(Stored items)

——————

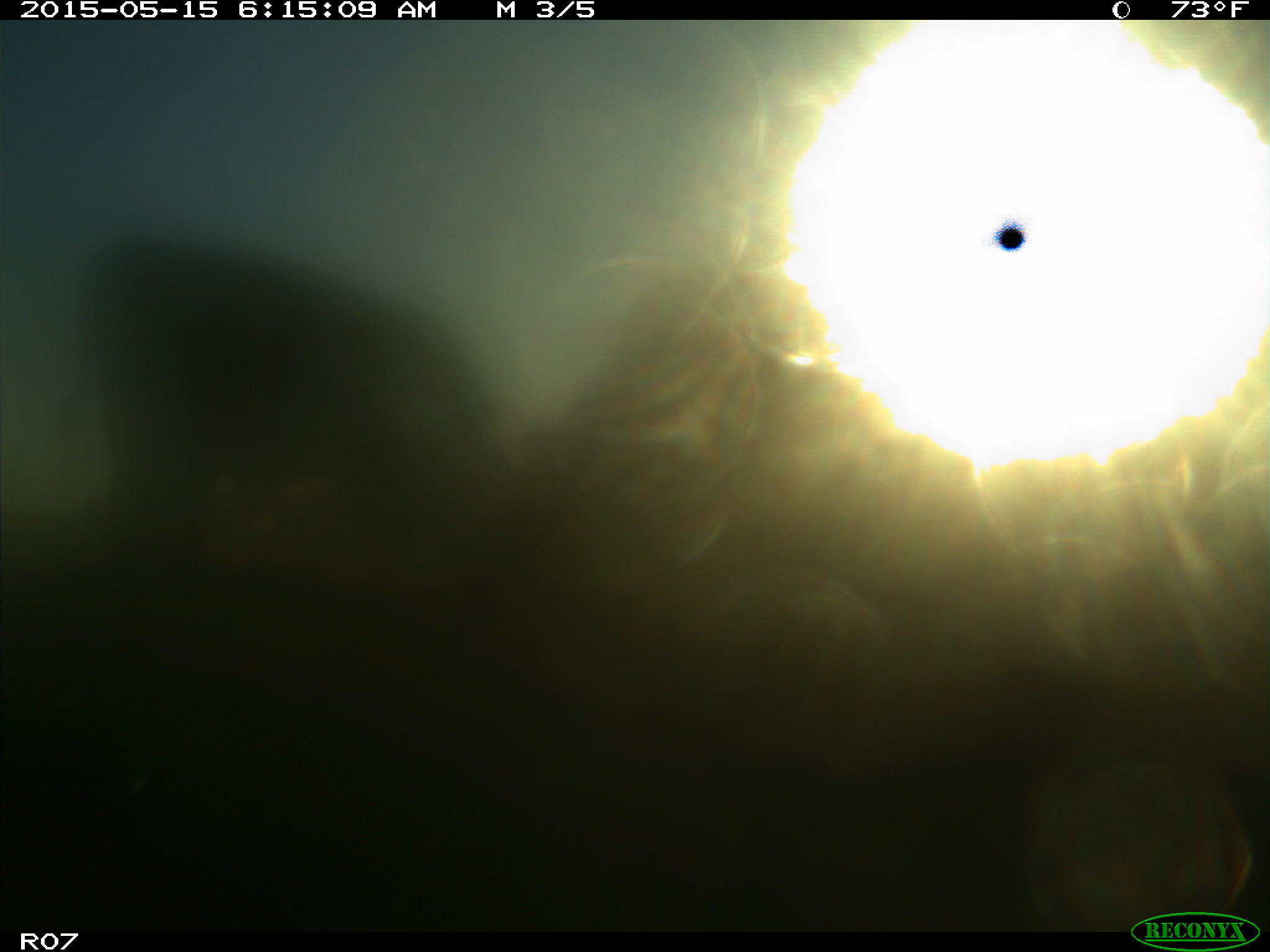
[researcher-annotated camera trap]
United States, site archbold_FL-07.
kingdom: Animalia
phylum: Chordata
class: Mammalia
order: Artiodactyla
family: Bovidae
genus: Bos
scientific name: Bos taurus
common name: domestic cow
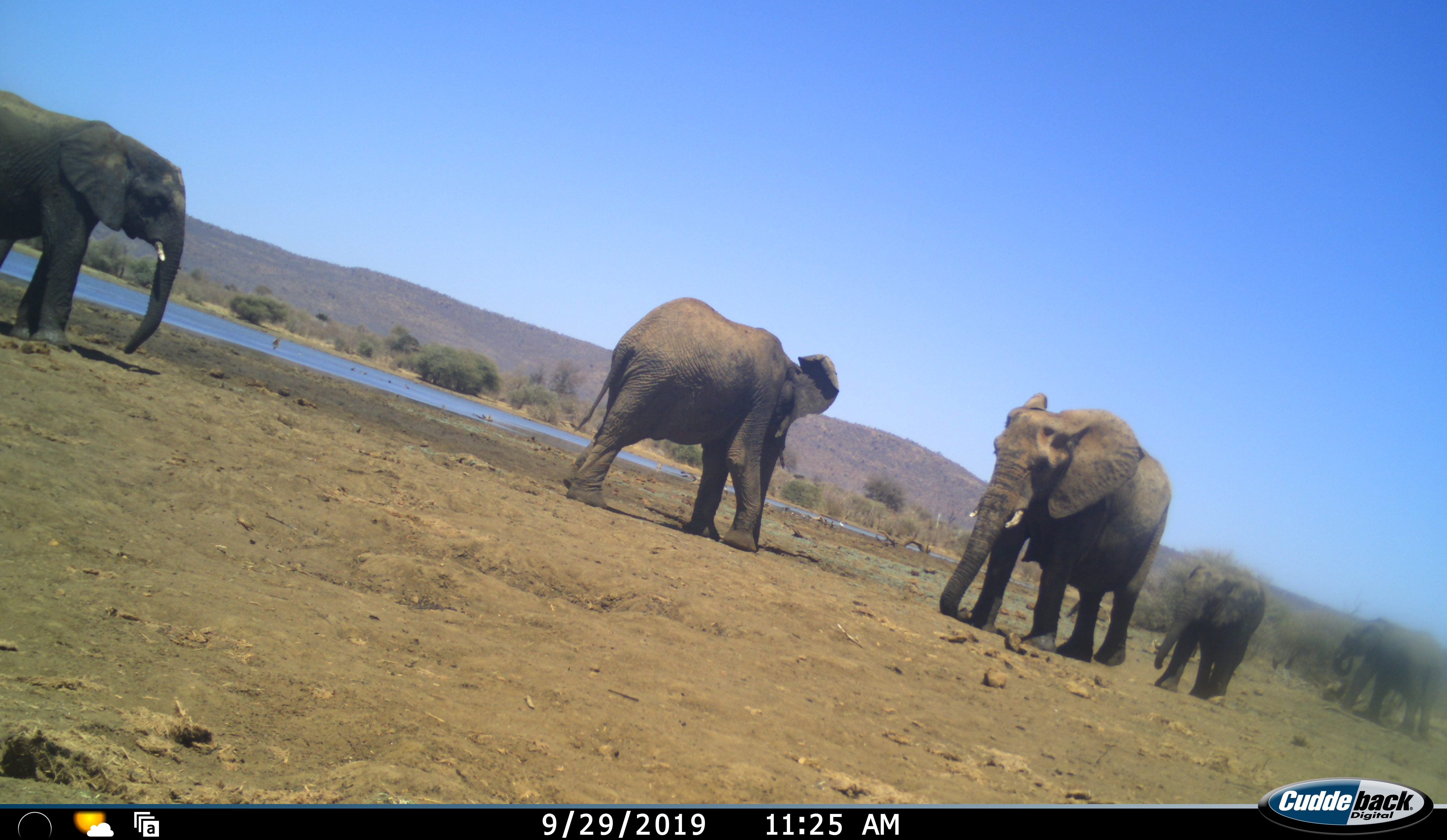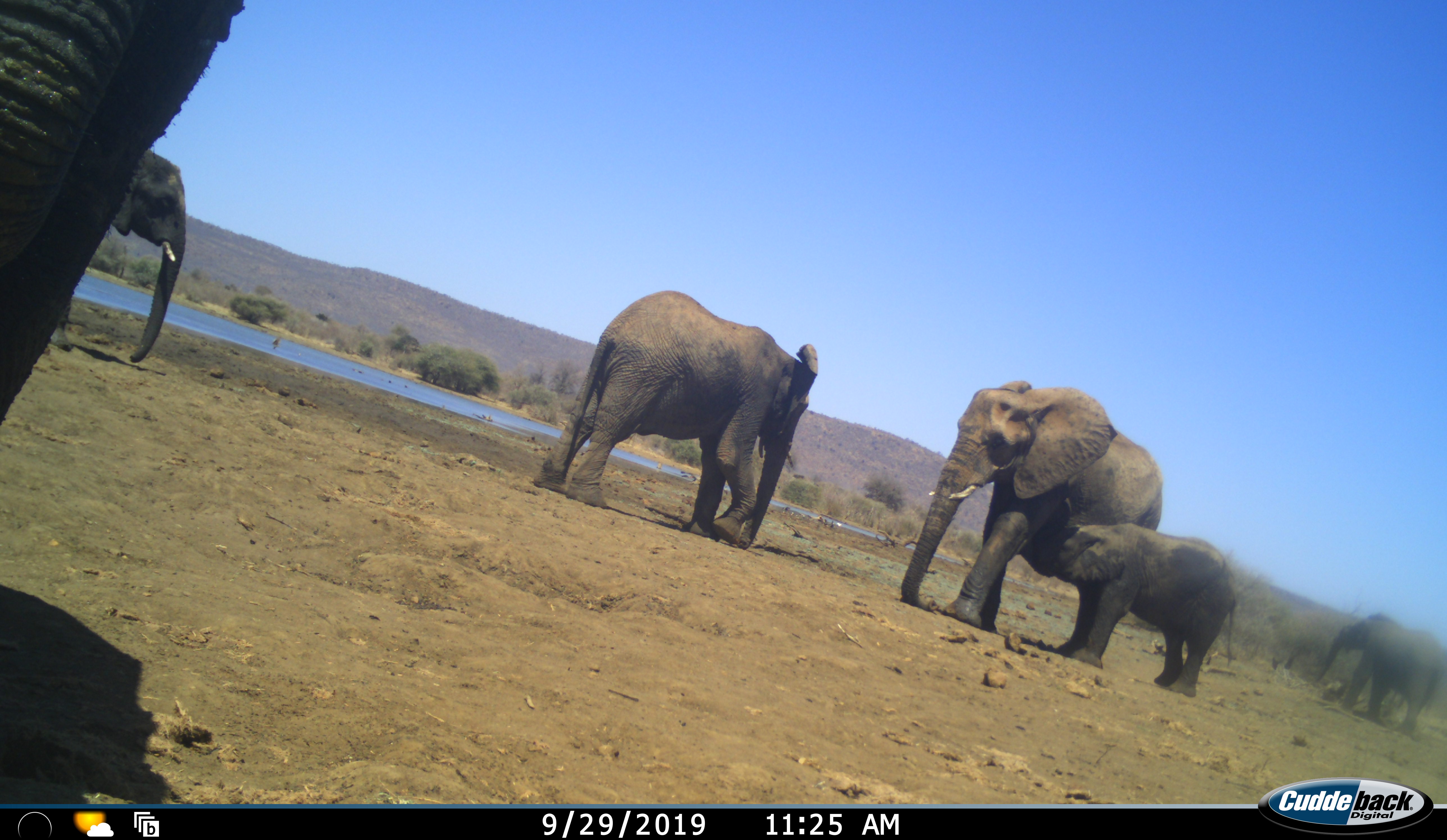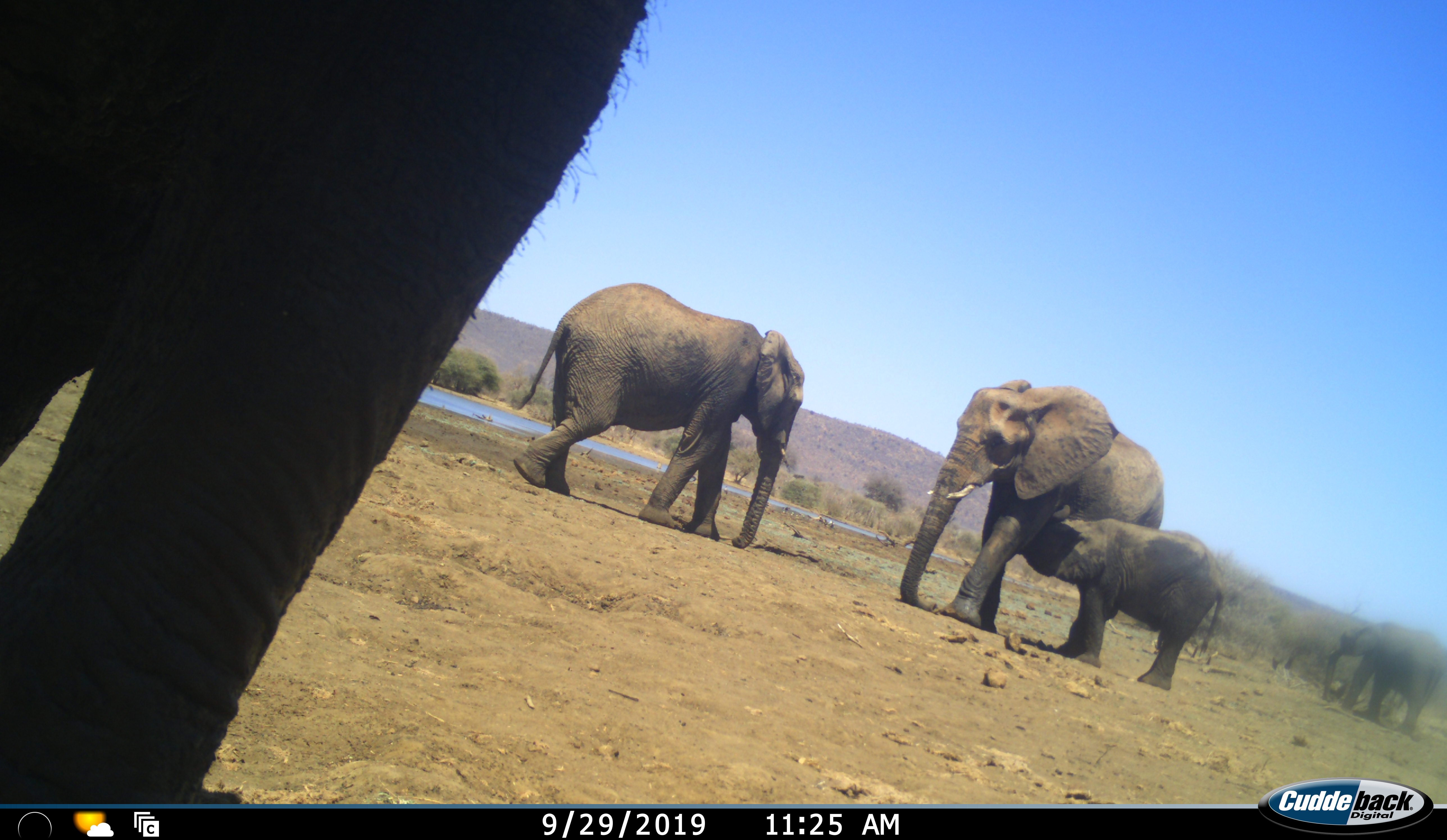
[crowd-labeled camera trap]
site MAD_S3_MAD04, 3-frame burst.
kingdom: Animalia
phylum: Chordata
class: Mammalia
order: Proboscidea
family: Elephantidae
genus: Loxodonta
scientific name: Loxodonta africana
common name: african bush elephant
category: elephant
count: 6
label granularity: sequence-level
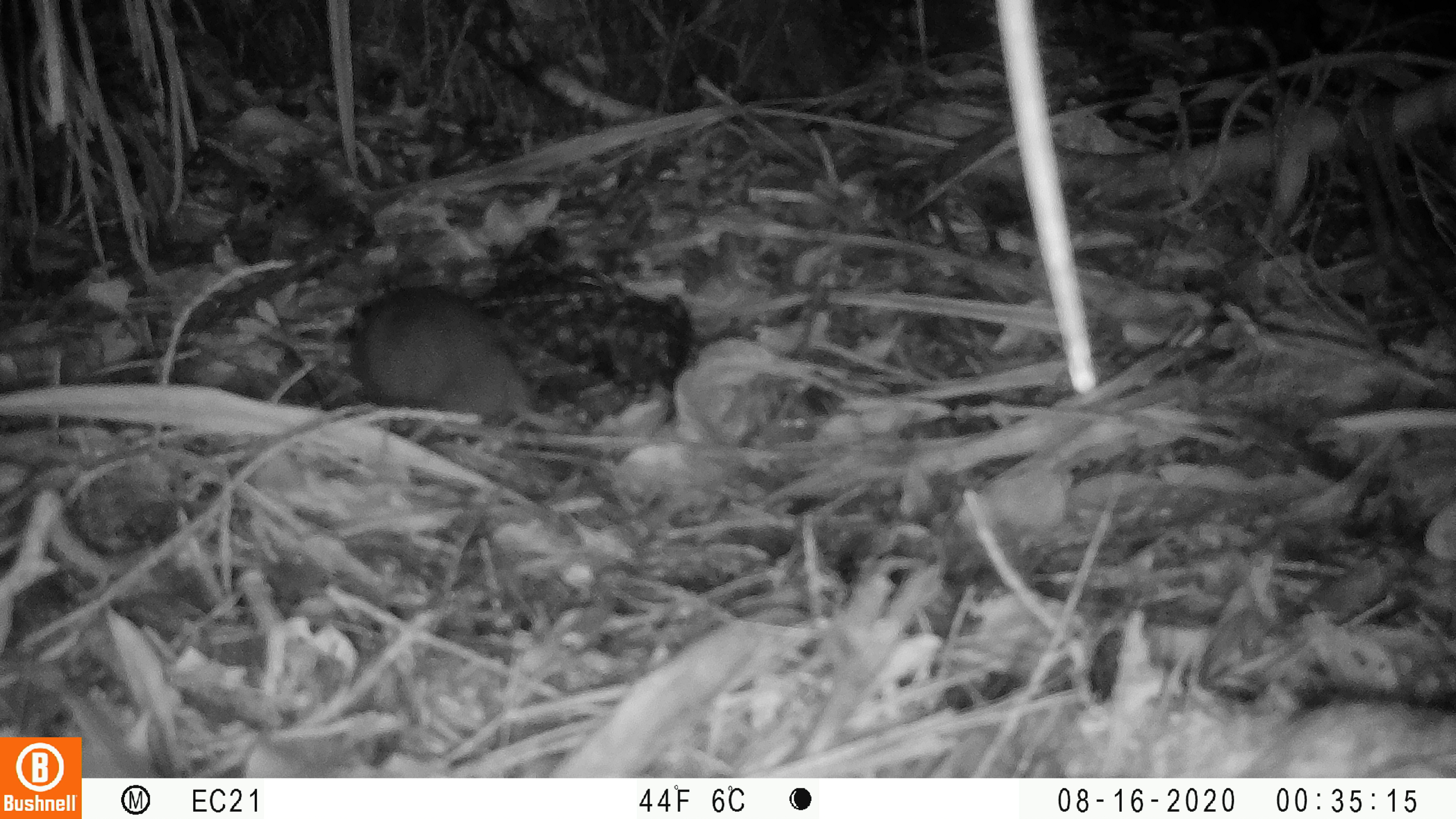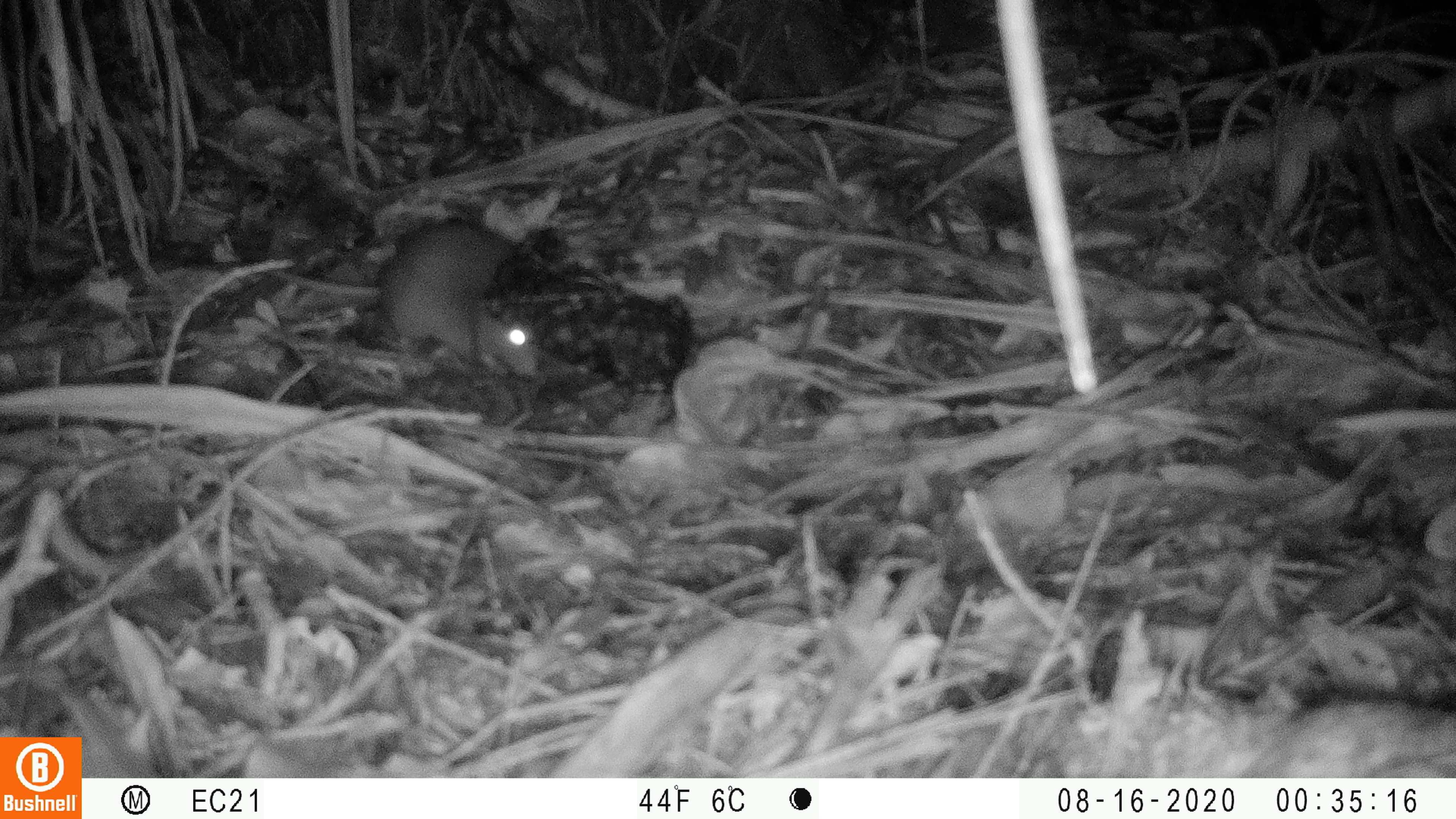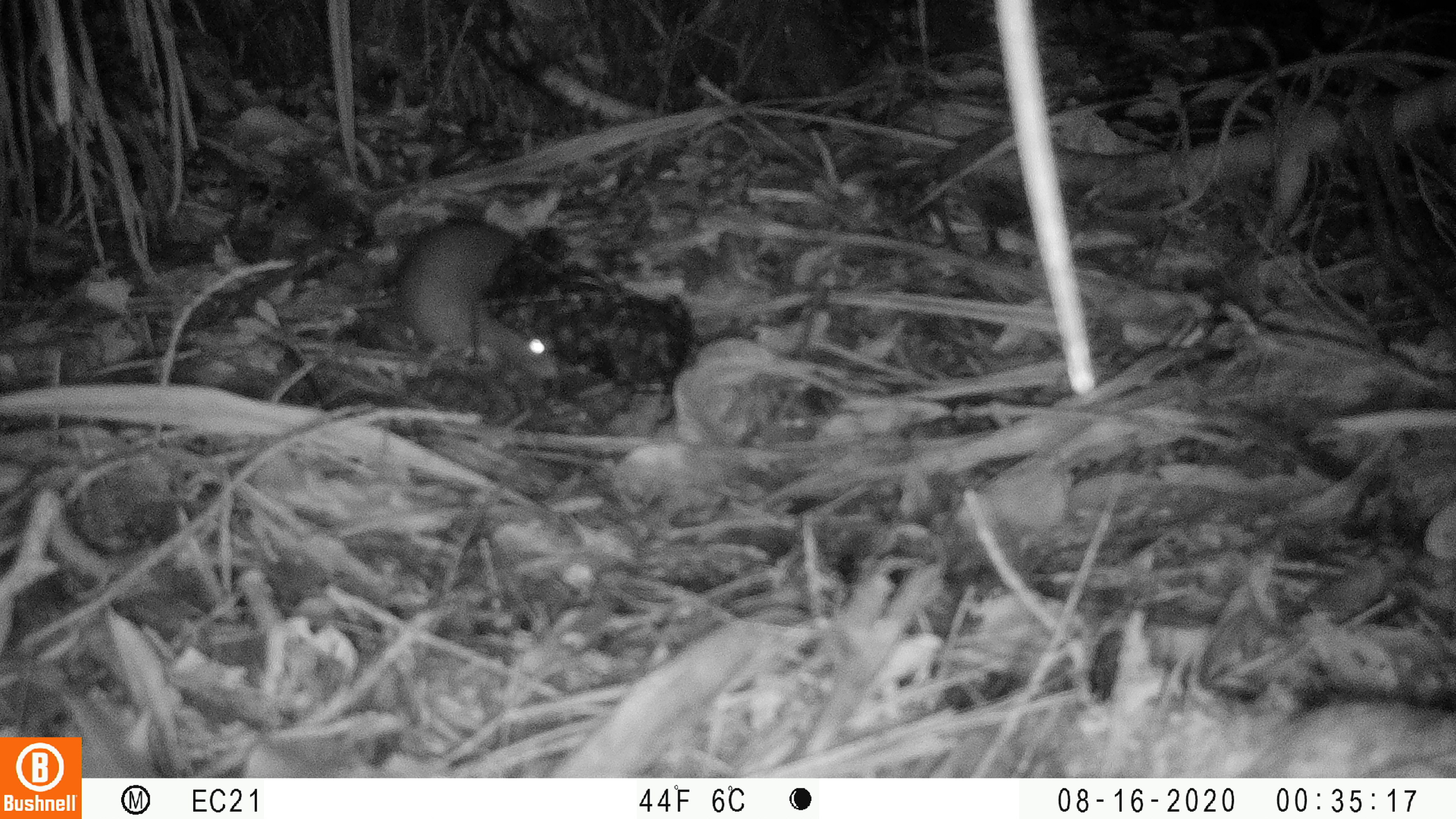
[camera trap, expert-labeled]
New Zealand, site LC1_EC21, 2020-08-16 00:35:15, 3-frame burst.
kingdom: Animalia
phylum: Chordata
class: Mammalia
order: Rodentia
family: Muridae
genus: Rattus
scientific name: Rattus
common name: rat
Rat (Rattus).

——————

- [Task objective]: Nothing but an exact copy of the data, without pictures, should be returned.

- [Result of the exercise]:
[researcher-annotated camera trap]
United States, site archbold_FL-07.
kingdom: Animalia
phylum: Chordata
class: Mammalia
order: Artiodactyla
family: Bovidae
genus: Bos
scientific name: Bos taurus
common name: domestic cow
[crowd-labeled camera trap]
site MAD_S3_MAD04, 3-frame burst.
kingdom: Animalia
phylum: Chordata
class: Mammalia
order: Proboscidea
family: Elephantidae
genus: Loxodonta
scientific name: Loxodonta africana
common name: african bush elephant
category: elephant
count: 6
label granularity: sequence-level
[camera trap, expert-labeled]
New Zealand, site LC1_EC21, 2020-08-16 00:35:15, 3-frame burst.
kingdom: Animalia
phylum: Chordata
class: Mammalia
order: Rodentia
family: Muridae
genus: Rattus
scientific name: Rattus
common name: rat
Rat (Rattus).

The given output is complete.